O cardápio e o caloroso sotaque italiano de Mário, o dono do Tatini, poderiam levar a uma leitura apressada de que a escolha do local se deve ao fato de que o psicanalista é um homem que busca manter suas raízes. Não é tão simples. Se aos 4 anos ele pediu para falar inglês, aos 14 fugiu para Londres atrás de uma canadense, mais tarde se casou com uma americana e depois esteve em tantos lugares diferentes, não foi, talvez, por acaso. "Meu pai era um resistente antifascista, havia uma certa dificuldade, um conflito na minha relação com a Itália, que quando eu nasci já não era fascista, mas era um país que durante muitos anos tinha perseguido o meu pai, tentado matá-lo. Nasci e cresci num conflito grande com minha própria identidade nacional", lembra ele, que ficou sem ir ao país natal por anos na década de 90 depois da morte dos pais.

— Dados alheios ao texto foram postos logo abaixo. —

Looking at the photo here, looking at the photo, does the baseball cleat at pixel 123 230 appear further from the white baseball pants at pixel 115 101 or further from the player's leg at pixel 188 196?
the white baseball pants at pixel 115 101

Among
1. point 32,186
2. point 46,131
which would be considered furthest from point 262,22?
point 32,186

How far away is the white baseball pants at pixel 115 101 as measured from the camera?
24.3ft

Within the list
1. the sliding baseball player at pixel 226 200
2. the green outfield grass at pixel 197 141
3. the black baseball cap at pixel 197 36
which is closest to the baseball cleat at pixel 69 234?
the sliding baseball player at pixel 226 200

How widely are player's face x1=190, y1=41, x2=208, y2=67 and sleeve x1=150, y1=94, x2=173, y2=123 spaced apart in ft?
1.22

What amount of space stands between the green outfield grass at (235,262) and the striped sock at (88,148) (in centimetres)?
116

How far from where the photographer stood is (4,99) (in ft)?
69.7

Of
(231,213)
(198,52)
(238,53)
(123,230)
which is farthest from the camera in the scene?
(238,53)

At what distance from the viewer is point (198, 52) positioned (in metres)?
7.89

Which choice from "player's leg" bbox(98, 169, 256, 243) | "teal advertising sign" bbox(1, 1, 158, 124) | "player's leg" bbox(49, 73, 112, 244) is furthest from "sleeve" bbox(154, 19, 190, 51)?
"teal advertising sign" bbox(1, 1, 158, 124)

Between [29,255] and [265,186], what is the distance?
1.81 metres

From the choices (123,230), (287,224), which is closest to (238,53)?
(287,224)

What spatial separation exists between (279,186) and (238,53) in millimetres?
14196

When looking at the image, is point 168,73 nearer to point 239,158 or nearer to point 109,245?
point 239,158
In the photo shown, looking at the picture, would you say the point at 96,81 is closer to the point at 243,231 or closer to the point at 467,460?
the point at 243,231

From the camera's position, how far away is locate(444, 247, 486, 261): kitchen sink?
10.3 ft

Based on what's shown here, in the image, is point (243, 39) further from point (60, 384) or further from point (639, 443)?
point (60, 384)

A ficção, diz ele, tem também esse propósito. "Uma ficção se constrói a partir de pequenos elementos da sua vida, sobretudo aqueles que você não conseguiu costurar direito, porque a ficção serve para isso. Você costura as coisas, de uma maneira ou outra, dá um destino." E assim nasceu seu livro mais recente, "A Mulher de Vermelho e Branco".

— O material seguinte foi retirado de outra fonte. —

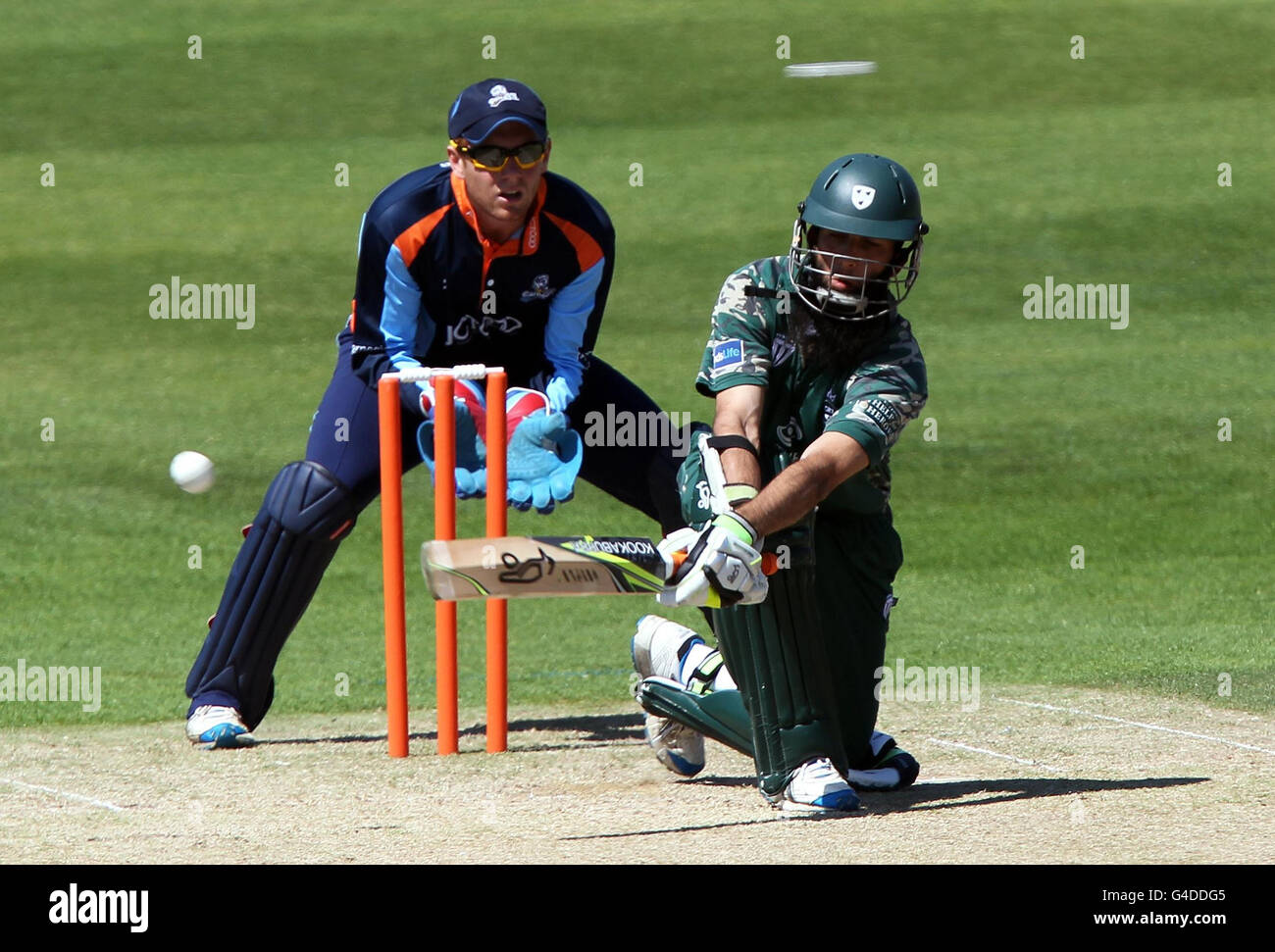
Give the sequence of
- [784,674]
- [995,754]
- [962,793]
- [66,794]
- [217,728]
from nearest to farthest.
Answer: [784,674]
[962,793]
[66,794]
[995,754]
[217,728]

"Tinha coisas das quais eu estava a fim de falar, algumas experiências suspensas, enigmáticas. Tive mesmo uma paciente que se vestia de vermelho e branco e eu ficava me perguntando se era louca ou não durante certo tempo - mas a história não tem nada a ver [com a do livro]. Eu tive um paciente que foi assassinado e nessa ocasião eu colaborei com a polícia. E também tive, de fato, uma relação com uma refugiada vietnamita nos anos 70, em Paris, então certamente aquela lembrança me inspirou", conta o criador de Carlo Antonini, personagem central e - mais uma vez: nenhum acaso aqui - psicanalista dos dois primeiros romances publicados e de um terceiro que está sendo gestado.
Em meio a tantas viagens e domicílios distintos, ele acabou se desfazendo das obras mais antigas e hoje se dedica mais aos artistas brasileiros. "As coisas que eu tinha mais antigas, até o século XIX, eu acabei vendendo. O que tenho hoje são obras contemporâneas, quase todas brasileiras", diz ele, que é um frequentador de galerias.

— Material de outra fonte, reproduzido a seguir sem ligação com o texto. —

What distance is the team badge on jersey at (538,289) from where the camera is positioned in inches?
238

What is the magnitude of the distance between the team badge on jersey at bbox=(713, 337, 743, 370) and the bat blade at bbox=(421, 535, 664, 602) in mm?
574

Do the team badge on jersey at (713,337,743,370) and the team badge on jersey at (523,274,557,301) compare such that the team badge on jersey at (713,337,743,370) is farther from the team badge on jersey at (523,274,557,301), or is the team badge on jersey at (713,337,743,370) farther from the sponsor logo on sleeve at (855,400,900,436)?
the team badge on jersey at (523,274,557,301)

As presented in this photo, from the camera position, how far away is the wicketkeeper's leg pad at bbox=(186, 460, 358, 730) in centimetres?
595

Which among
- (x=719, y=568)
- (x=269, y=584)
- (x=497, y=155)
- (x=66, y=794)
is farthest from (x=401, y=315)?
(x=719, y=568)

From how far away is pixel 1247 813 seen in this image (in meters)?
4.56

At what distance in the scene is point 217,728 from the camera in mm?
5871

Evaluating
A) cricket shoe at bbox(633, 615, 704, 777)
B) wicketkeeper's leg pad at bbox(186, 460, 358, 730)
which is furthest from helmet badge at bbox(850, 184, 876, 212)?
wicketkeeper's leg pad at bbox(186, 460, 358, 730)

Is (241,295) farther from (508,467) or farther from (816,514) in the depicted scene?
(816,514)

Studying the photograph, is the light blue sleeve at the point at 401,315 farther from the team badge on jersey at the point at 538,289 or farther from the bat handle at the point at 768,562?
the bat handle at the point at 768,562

A contemporaneidade, aliás, é algo, logo se percebe, caro ao psicanalista. Embora não veja problemas em esbarrar num certo tipo de nostalgia, há outros que podem ser menos inofensivos. Se o assunto são as angústias e dilemas da sociedade atual, ele costuma se apressar a dizer que "evita culpar os tempos". "Quando a gente diz sinal dos tempos, está sempre sendo hipocritamente trágico, como se falasse 'ah, meu deus, para onde fomos?'. Acho que fomos para um lugar imensamente melhor que os lugares nos quais já estivemos - e estou falando como espécie -; então, não tenho nostalgia de um passado que não vivi nem do passado que eu vivi. É muito melhor ter celular, internet."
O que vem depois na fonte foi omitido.